We are the weirdos, sir

Ça a commencé un samedi soir, lorsque je suis tombé par hasard sur le 1er épisode de la saison 1 de Charmed. Je ne pourrais pas vous dire quand exactement, mais j’ai tout de suite ressenti une attirance pour ce côté magie, ésotérique. J’ai suivi la série religieusement jusqu’au dernier épisode, le samedi soir dans la Trilogie du Samedi, épuisants mes parents qui se devaient de me trouver une télé chez les oncles et tantes si nous étions invités.

De fan de Charmed au weirdo de service

De là, j’ai inconsciemment gardé ce côté ésotérique, witchy dans ma vie quotidienne. Au collège, j’étais le mec habillé en noir, cheveux plutôt longs noirs, un peu emo m’voyez ? Je possédais x bougeoirs, mes parents m’ont également offert un kit pour fabriquer mes propres bougies. C’est peut-être bête, mais je me rends compte que c’est en moi depuis des années mais que je n’avais pas identifié ce que c’était. Je vous vois venir avec vos grands sabots. Oui, c’est un stéréotype, mais quand on se construit en tant qu’adolescent, on plonge au plus profond des abysses stylistiques pour essayer d’être ce que l’on ressent au fond de soi. J’étais le weirdo de service, ce qui a pu me porter préjudice quelques fois mais je suis fier aujourd’hui de mon parcours et de ce que je suis et représente aujourd’hui.

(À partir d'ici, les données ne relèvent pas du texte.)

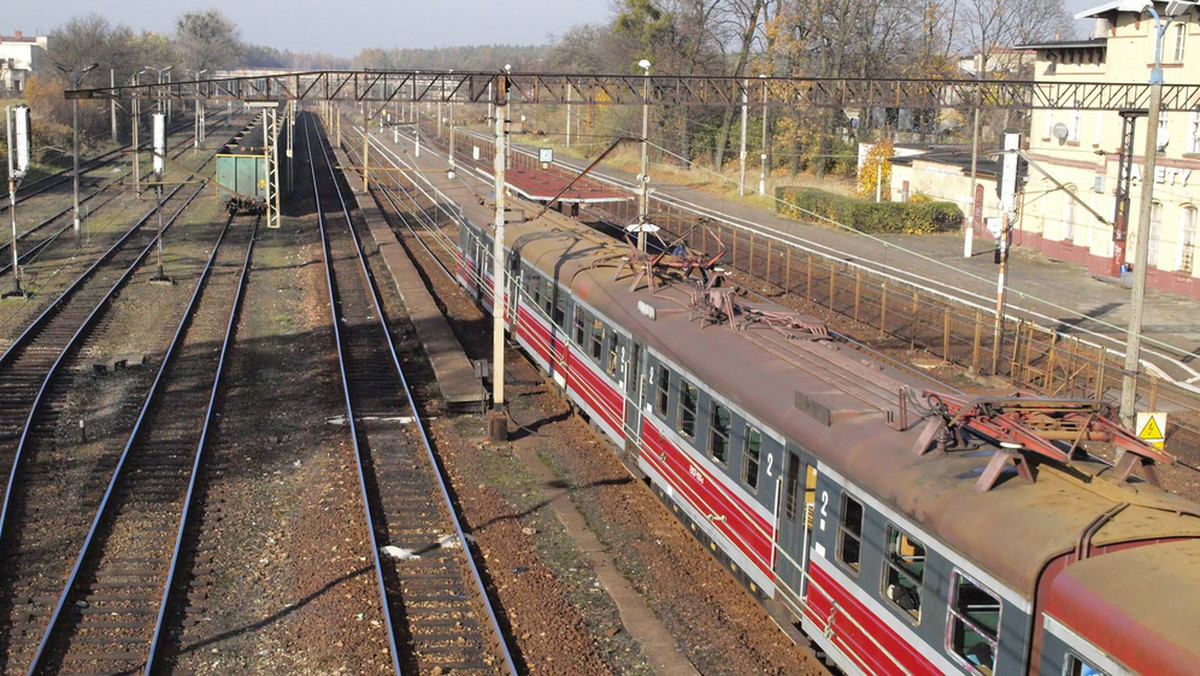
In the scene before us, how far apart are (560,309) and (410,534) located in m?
6.19

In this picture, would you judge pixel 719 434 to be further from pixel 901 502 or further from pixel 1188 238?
pixel 1188 238

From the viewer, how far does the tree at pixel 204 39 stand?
529ft

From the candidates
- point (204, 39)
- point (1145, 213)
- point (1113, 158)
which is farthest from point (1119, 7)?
point (204, 39)

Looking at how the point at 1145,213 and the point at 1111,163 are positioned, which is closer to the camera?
the point at 1145,213

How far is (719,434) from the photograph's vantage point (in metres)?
12.3

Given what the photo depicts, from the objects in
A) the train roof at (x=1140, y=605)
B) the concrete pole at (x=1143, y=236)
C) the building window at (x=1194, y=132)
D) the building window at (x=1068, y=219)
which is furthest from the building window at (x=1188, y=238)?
the train roof at (x=1140, y=605)

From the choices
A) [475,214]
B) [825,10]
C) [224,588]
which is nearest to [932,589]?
[224,588]

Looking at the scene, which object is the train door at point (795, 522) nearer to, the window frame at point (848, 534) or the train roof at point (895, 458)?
the train roof at point (895, 458)

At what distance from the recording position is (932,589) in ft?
26.9

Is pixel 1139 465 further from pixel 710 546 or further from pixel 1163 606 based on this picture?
pixel 710 546

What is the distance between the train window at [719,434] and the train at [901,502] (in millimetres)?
32

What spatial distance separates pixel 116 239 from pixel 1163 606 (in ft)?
128

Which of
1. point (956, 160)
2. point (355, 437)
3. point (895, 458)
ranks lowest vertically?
point (355, 437)

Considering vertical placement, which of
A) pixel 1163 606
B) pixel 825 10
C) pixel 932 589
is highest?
pixel 825 10
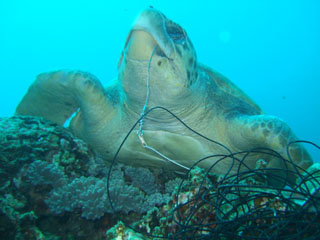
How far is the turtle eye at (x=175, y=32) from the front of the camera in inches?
69.5

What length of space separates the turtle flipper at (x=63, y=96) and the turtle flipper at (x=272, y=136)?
1460 millimetres

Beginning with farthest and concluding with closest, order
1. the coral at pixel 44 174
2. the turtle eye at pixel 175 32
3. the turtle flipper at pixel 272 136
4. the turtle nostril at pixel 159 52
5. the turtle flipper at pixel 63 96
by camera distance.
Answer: the turtle flipper at pixel 63 96 → the turtle flipper at pixel 272 136 → the turtle eye at pixel 175 32 → the turtle nostril at pixel 159 52 → the coral at pixel 44 174

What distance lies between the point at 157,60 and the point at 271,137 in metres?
1.24

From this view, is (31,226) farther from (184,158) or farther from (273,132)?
(273,132)

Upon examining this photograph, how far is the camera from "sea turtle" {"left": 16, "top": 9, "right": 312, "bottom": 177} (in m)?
1.67

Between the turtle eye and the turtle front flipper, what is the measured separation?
100cm

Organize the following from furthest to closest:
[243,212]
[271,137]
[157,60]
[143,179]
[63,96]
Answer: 1. [63,96]
2. [143,179]
3. [271,137]
4. [157,60]
5. [243,212]

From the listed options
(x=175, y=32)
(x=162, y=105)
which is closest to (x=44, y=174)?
(x=162, y=105)

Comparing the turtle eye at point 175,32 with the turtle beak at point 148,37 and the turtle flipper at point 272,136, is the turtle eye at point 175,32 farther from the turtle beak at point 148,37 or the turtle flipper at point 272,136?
the turtle flipper at point 272,136

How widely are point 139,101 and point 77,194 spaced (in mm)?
950

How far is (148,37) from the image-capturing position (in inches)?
60.9

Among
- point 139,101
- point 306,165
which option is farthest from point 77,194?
point 306,165

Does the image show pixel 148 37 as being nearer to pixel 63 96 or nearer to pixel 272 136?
pixel 272 136

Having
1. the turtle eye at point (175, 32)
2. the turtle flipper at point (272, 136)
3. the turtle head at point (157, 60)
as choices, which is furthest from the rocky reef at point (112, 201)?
the turtle eye at point (175, 32)
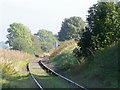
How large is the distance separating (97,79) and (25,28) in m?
81.0

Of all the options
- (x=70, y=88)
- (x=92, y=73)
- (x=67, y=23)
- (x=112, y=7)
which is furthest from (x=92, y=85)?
(x=67, y=23)

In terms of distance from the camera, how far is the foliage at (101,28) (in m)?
19.1

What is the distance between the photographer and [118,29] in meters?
19.0

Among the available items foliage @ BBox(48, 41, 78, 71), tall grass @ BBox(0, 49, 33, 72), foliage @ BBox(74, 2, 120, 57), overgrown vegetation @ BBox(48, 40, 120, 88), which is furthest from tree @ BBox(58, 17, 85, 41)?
overgrown vegetation @ BBox(48, 40, 120, 88)

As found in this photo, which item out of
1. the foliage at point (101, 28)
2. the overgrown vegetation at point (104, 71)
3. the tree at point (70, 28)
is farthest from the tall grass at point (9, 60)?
the tree at point (70, 28)

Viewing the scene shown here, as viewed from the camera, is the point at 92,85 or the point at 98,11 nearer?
the point at 92,85

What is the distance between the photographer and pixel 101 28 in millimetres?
19656

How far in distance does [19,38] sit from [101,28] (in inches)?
2490

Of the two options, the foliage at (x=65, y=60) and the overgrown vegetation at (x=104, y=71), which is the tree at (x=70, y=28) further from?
the overgrown vegetation at (x=104, y=71)

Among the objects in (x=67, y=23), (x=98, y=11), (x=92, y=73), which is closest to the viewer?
(x=92, y=73)

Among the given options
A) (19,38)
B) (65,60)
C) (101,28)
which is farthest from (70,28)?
(101,28)

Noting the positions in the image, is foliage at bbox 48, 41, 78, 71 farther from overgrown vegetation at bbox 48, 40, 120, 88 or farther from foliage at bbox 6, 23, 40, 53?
foliage at bbox 6, 23, 40, 53

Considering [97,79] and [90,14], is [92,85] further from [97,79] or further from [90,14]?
[90,14]

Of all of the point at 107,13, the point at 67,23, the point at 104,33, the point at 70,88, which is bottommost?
the point at 70,88
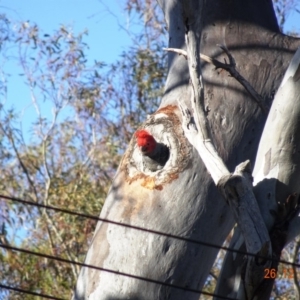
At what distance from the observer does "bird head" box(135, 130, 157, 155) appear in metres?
3.80

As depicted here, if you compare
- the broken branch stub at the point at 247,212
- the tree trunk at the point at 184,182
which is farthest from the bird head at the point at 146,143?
the broken branch stub at the point at 247,212

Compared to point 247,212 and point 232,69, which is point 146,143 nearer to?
point 232,69

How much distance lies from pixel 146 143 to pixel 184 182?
0.25m

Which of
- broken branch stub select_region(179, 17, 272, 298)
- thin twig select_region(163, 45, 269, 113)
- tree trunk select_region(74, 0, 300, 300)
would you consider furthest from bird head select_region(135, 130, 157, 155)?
broken branch stub select_region(179, 17, 272, 298)

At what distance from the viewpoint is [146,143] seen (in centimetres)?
380

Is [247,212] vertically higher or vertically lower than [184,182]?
lower

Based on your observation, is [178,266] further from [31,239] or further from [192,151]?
[31,239]

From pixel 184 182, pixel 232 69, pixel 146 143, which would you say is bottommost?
pixel 184 182

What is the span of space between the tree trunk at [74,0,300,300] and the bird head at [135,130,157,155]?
6 centimetres

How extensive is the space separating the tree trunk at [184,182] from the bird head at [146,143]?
0.20ft

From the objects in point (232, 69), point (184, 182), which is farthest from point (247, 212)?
point (232, 69)

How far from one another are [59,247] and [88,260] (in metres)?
4.90

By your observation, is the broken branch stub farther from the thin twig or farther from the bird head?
the bird head

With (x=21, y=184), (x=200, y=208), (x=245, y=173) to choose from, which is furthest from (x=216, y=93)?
(x=21, y=184)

Une éducation télévisuelle

J’ai continué à regarder Charmed dès que celle-ci était rediffusée. Il faut dire que c’était plutôt facile, les chaînes de télévision française sont fans de rediffusion. Je ne me suis toutefois pas arrêté à cette série pour me cultiver sur la sorcellerie. J’ai continué avec, entre autres, Salem qui prend place lors des procès des sorcières dans la ville de… Salem, Penny Dreadful qui mêlent l’histoire d’une sorcière au nom de Vanessa Ives aux pouvoirs psychiques exceptionnel à celle de Dorian Gray ou encore celle de Victor Frankenstein, et la saison Coven d’American Horror Story qui dépeint un Coven de sorcières de la Nouvelle-Orléans au bord de l’implosion au casting parfait.

Alors, qu’on se le dise, je ne suis pas la plus grande des sorcières au sens propre du terme. Si j’ai le look et la déco, je reste très basique : je fais quelques rituels, j’ai une ribambelle de bouquins à lire et de cristaux à apprendre à utiliser. Mais être une sorcière ne se résume pas seulement à la pratique de la sorcellerie de mon point de vue.

La sorcière d’aujourd’hui

Comme vous pouvez d’ailleurs le constater, je suis homme et je me nomme sorcière et non sorcier. Pourquoi ? Et bien, je dirais que la sorcière n’a finalement pas de genre. Elle est les personnes qui se sentent rejetées comme la sorcière d’autrefois a pu l’être ; elle est aussi souvent incomprise par la majorité des personnes qu’elle rencontre de part ses idées, ses convictions ou tout simplement pour son physique ; elle brise les codes établis pour un monde plus juste ; elle déconstruit ce qui lui a été éduqué depuis tout petite au fur et à mesure de son aventure. C’est donc pour tous ces points que je me désigne alors comme telle et I’m feeling good.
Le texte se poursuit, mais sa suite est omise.